Researchers have recently discarded theories that viruses like Epstein-Barr virus cause chronic fatigue syndrome, or that some immune system weakness might be involved.
"These findings are important because they will help to focus our research efforts to identify diagnostic tools and more effective treatments which ultimately could alleviate a lot of pain and suffering," Reeves said.
Chronic fatigue syndrome is defined by a range of symptoms, including fatigue, swollen lymph nodes, headaches, problems with memory and concentration and often pain.
AT LEAST 1 MILLION WITH CHRONIC FATIGUE IN US
"At least a million American suffer from CFS," Reeves said.
"The average family in which a member suffers from CFS forgoes an estimated $20,000 a year in lost earnings and savings."
Writing in the April issue of Pharmacogenomics, the CDC team said they extensively studied 227 volunteers with chronic fatigue syndrome who spent two days in a hospital ward. Their blood was studied, they were watched and monitored as they slept, and the activity of 20,000 genes was analyzed.
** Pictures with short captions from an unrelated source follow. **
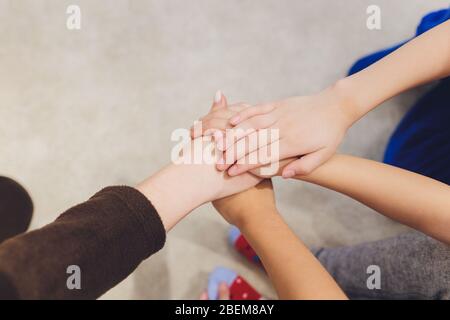 Gruppo di bambini piccoli Uniti le mani insieme vista superiore amicizia e aiuto Foto Stock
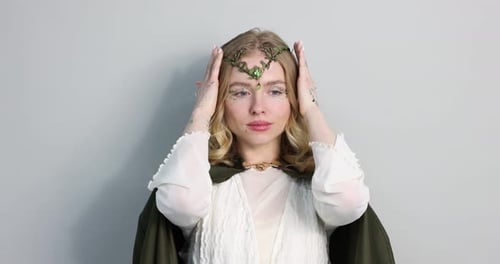 Beautiful elf girl posing on light grey background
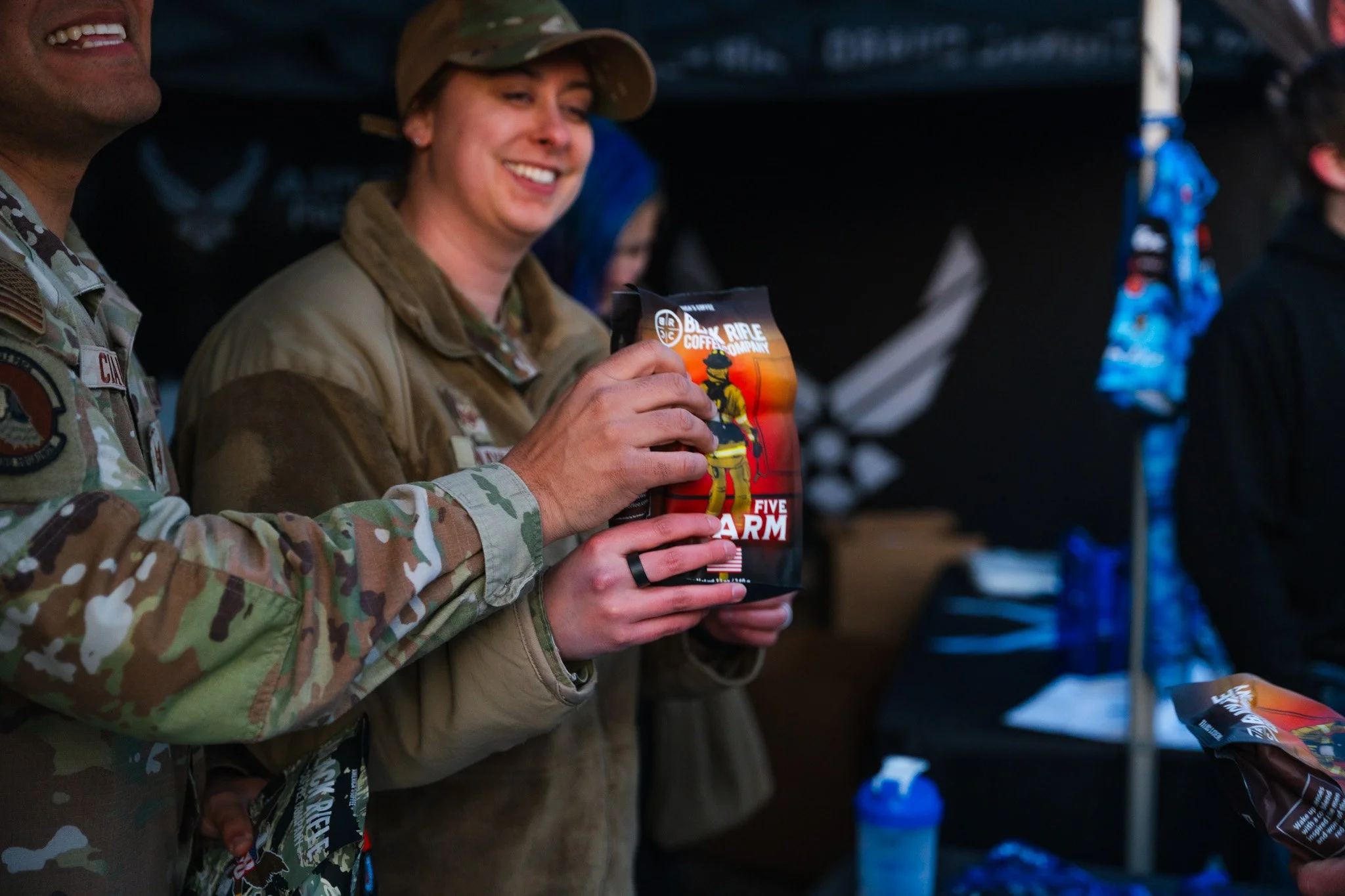 A soldier and a woman in military gear sharing a smile while holding a bag of Five Arm coffee in a casual setting, possibly outdoors or at an event.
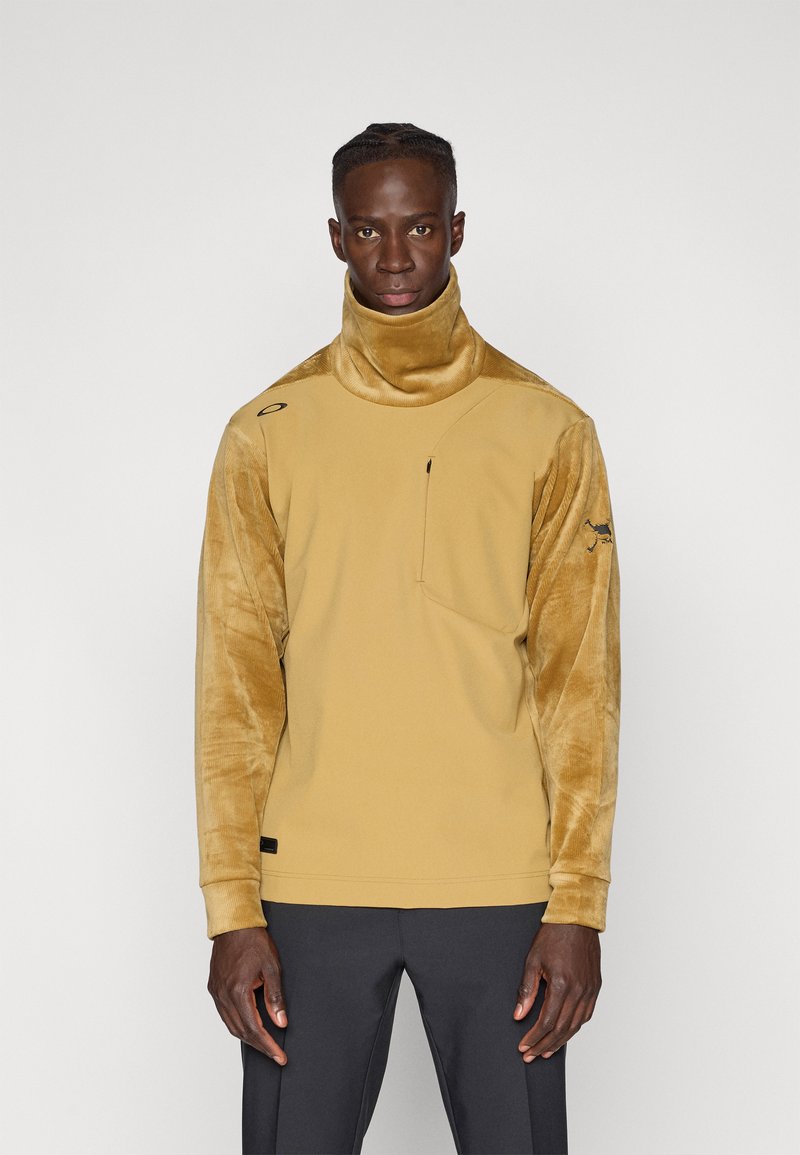 Sudadera de color mostaza con cuello alto, mangas de terciopelo texturizado, un bolsillo en el pecho y acentos de logo en el hombro.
The journal also published more than a dozen papers by researchers asserting a biological basis for the syndrome.
The CDC used a new multidisciplinary approach, which it calls Computational Challenge. They created a molecular profile of each patient, said Dr. Suzanne Vernon, Molecular Epidemiology Team Leader for the Chronic Fatigue Syndrome Research Laboratory.
"We put together four teams of different experts and challenged them to develop ways to integrate and analyze a wide range of medical data so as to identify those things that could improve the diagnosis, treatment, or understanding of CFS," Vernon said.
"Perhaps we are closest to being able to predict how someone will respond to medications, for instance," Vernon added.
Gerberding said the new approach, which uses genetics to look for causes of disease on a population-wide level, might also be applied to diseases such as autism, which many experts also believe may be caused by an underlying genetic susceptibility.
===== Though the article doesn't mention FMS specifically, I'm willing to bet that the same thing is true of FMS as well.